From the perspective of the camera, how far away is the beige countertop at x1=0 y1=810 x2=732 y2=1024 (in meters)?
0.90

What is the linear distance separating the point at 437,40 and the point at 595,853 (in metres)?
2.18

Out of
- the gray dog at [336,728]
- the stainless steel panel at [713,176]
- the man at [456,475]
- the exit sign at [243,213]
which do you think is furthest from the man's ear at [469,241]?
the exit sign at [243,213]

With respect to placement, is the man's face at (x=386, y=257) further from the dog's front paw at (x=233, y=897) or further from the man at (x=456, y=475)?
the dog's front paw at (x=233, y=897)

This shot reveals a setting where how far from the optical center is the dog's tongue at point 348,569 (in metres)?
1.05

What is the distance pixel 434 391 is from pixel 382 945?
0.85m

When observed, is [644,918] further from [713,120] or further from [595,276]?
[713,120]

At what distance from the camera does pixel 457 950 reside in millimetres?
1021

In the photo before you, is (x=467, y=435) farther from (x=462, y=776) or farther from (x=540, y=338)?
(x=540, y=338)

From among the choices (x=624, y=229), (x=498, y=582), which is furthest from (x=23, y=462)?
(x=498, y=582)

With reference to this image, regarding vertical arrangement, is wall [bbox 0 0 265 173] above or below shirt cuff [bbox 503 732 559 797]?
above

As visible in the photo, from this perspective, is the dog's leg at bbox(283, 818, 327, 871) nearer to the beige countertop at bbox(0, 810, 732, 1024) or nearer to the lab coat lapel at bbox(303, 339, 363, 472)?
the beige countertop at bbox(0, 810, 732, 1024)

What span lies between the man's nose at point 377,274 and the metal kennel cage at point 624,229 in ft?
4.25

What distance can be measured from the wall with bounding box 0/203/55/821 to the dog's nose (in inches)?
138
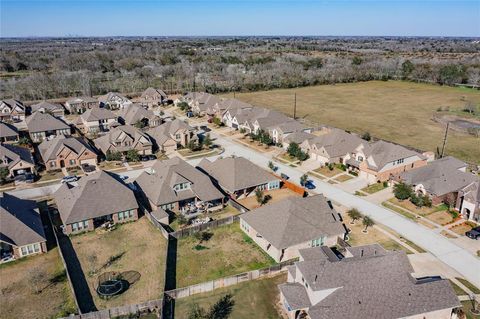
________________
Goal:
Revise the entries above by changing "metal kennel cage" to "wire crate" and leaving everything else as it is. Omit the pictures from your answer.

Complete answer:
From the perspective of the camera, how far away is the beige countertop at x1=0 y1=810 x2=732 y2=1024 (in meters)?
0.90

What is the linear distance separating the point at 437,40 and the point at 595,853 (in metres)?
2.18

Out of
- the gray dog at [336,728]
- the stainless steel panel at [713,176]
- the man at [456,475]
- the exit sign at [243,213]
which do you think is furthest from the man's ear at [469,241]?
the exit sign at [243,213]

With respect to placement, is the man's face at (x=386, y=257) further from the dog's front paw at (x=233, y=897) or further from the man at (x=456, y=475)?
the dog's front paw at (x=233, y=897)

This shot reveals a setting where how far from the optical center is the dog's tongue at point 348,569 (in metres)?
1.05

What is the distance pixel 434 391 is from pixel 382 945?
0.85m

When observed, is [644,918] further from [713,120] or further from [595,276]?
[713,120]

At what distance from the camera does pixel 457 950 reside in millimetres?
1021

In the photo before you, is (x=467, y=435) farther from (x=462, y=776) or farther from (x=540, y=338)?
(x=540, y=338)

From among the choices (x=624, y=229), (x=498, y=582), which is furthest from (x=23, y=462)?
(x=498, y=582)

With reference to this image, regarding vertical arrangement, is wall [bbox 0 0 265 173] above or below shirt cuff [bbox 503 732 559 797]?
above

As visible in the photo, from this perspective, is the dog's leg at bbox(283, 818, 327, 871) nearer to the beige countertop at bbox(0, 810, 732, 1024) or nearer to the lab coat lapel at bbox(303, 339, 363, 472)?
the beige countertop at bbox(0, 810, 732, 1024)

What span lies between the man's nose at point 377,274 and the wire crate at point 624,229 in ft?
4.25

What distance can be measured from the wall with bounding box 0/203/55/821 to the dog's nose (in inches)?
138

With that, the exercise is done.